Records of scene-based questions
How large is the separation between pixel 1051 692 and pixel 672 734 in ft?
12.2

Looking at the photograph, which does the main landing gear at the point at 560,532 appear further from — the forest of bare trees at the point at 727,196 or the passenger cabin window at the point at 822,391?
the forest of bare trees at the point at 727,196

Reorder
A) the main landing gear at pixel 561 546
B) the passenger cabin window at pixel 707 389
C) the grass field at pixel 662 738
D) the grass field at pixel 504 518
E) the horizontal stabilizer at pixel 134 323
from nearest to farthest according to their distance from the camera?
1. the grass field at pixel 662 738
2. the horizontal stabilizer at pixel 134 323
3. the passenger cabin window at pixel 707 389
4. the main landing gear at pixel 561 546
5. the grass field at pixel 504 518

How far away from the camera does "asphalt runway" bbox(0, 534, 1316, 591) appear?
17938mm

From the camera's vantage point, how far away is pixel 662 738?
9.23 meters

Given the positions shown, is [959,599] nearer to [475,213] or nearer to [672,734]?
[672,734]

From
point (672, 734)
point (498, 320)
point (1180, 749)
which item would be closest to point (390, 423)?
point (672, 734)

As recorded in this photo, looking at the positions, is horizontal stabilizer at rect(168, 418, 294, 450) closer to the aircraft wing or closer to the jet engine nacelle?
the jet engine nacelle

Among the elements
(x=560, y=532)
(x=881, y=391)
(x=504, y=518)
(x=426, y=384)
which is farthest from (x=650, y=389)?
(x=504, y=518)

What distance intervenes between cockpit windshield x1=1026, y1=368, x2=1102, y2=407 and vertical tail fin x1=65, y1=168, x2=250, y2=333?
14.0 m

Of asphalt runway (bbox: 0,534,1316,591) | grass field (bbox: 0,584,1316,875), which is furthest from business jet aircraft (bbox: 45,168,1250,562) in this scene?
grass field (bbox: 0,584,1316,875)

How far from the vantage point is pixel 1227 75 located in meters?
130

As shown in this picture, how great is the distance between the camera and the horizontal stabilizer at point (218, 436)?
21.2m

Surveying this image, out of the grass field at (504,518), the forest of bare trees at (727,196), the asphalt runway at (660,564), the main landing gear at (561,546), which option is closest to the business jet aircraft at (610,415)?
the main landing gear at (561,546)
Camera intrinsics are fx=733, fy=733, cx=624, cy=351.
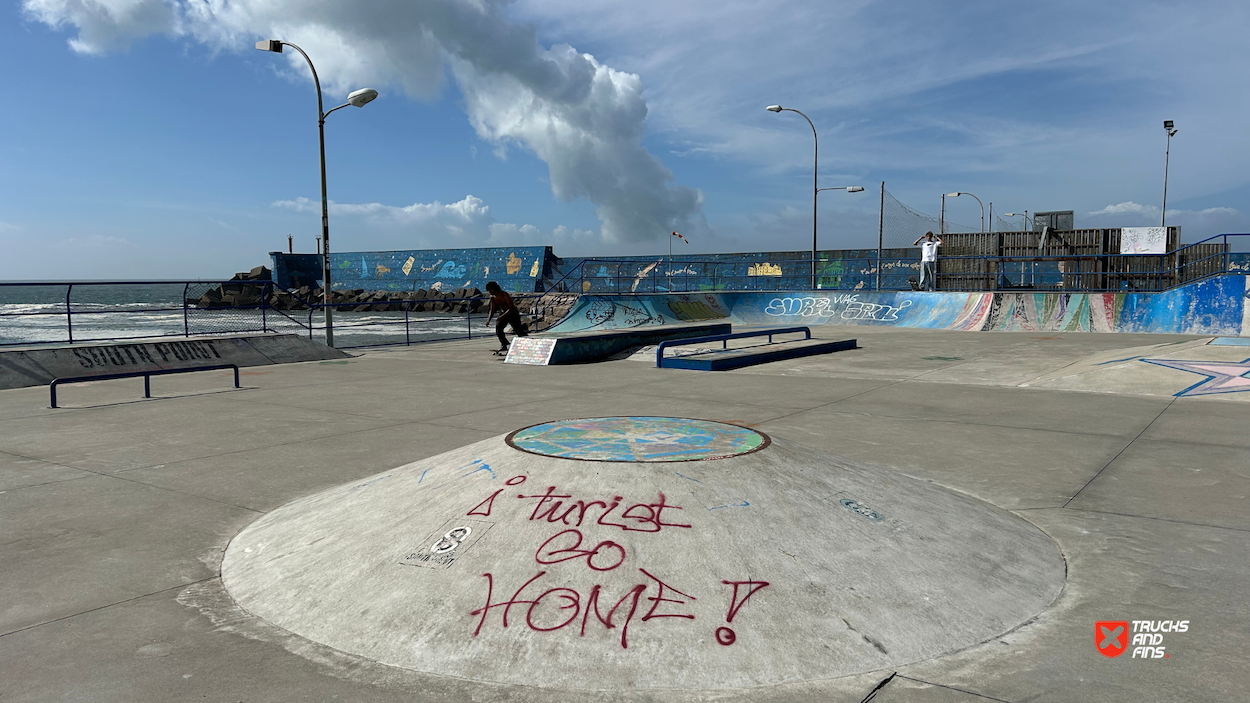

**GIVEN INSTRUCTION**
Extract every line from the data above that contains the word "gear". Treat uppercase and lowercase letters as different.

**EXPECTED OUTPUT**
Looking at the photograph, which does the main landing gear at the point at 560,532 appear further from — the forest of bare trees at the point at 727,196 or the passenger cabin window at the point at 822,391?
A) the main landing gear at pixel 561 546
4. the main landing gear at pixel 561 546
Surveying this image, out of the grass field at (504,518), the forest of bare trees at (727,196), the asphalt runway at (660,564), the main landing gear at (561,546), which option is closest to the business jet aircraft at (610,415)?
the main landing gear at (561,546)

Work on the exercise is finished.